Gib aus dem Textauszug die Stelle von „## Martin187 (1.“ bis „Stadt damit rumdüsen.“ wortgetreu aus.

■ **TEXTAUSZUG**:

============================================================

Der Bikerstreff in Bensheim ist Specialized händler und hat die ganz P1-3 serie im Laden stehen. Man kann alles Probefahren!
Preislich aber eben Specialized etwas gehoben.

Gruß Martin


----------



## one track mind (1. August 2008)

Randel Burton schrieb:


> Dann gäbe es da noch den City-Bike in Darmstadt.
> http://www.citybike.de/
> 
> Sind da alle ganz nett, wenn auch manchmal planlos. Ich empfinde die Preise auch etwas hoch.
> ...




die ham keine dirt-bikes. nur cc-hobel.


----------



## Randel Burton (1. August 2008)

Dirt bikes sind also die Dinger welche erst ab 25kg anfangen?


----------



## Martin187 (1. August 2008)

@Randel Burton 
Nein die Bikes ab 20Kg sind Downhiller.
Dirtbikes sind die kleinen DIngen mit nur einer Federgabel und Max.100mm Federweg.
Damit springt man über Dreckhügel wie z.b. Motorcrosser.
Man sieht oht Kids in der Stadt damit rumdüsen.

Gruß


----------



## Randel Burton (1. August 2008)

Ahhhhh, danke. Hab zugegebenermassen nur halbherzig dananch gesucht aber ebensowenig dazu gefunden


----------



## burning_bully (20. August 2008)

http://www.twenty-inch.de/
die haben auch dirtbikes


----------



## Ric-O (3. September 2008)

============================================================

Auszüge aus einem Datensatz zum räumlichen Denken

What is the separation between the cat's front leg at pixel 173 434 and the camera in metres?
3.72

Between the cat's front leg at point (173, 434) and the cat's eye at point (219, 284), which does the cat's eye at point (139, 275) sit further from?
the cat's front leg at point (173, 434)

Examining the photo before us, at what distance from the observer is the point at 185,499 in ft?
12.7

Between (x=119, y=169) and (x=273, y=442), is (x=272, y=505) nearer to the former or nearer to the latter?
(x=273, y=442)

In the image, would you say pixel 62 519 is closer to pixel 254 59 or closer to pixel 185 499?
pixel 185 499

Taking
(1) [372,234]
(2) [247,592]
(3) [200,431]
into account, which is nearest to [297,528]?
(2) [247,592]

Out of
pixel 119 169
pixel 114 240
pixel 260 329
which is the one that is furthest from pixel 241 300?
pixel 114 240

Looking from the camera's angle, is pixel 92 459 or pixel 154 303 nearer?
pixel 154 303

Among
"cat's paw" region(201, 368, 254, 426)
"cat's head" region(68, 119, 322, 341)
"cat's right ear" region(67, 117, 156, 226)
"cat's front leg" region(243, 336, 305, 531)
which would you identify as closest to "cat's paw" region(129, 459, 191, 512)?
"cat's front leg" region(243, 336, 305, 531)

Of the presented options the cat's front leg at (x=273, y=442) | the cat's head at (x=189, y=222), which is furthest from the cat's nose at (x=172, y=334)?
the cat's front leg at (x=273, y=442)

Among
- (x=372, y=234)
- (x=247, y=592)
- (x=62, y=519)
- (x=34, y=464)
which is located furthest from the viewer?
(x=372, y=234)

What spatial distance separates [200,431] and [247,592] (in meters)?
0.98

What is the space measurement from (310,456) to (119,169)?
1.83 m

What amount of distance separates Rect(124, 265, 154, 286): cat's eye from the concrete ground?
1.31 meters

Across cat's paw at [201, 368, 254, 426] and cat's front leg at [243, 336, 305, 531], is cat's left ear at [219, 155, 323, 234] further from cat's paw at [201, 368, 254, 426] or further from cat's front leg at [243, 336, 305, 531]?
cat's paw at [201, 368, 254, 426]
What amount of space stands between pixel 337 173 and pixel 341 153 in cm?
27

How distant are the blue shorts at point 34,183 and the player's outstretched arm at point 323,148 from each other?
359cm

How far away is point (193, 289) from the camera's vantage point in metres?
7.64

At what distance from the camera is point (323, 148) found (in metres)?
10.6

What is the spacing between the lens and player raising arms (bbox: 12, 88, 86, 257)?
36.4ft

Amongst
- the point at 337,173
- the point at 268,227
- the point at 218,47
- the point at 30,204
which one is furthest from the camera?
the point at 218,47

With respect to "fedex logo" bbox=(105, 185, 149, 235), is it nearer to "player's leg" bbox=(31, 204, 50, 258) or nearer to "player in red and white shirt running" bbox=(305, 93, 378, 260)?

============================================================

■ **LÖSUNG**:
## Martin187 (1. August 2008)

@Randel Burton 
Nein die Bikes ab 20Kg sind Downhiller.
Dirtbikes sind die kleinen DIngen mit nur einer Federgabel und Max.100mm Federweg.
Damit springt man über Dreckhügel wie z.b. Motorcrosser.
Man sieht oht Kids in der Stadt damit rumdüsen.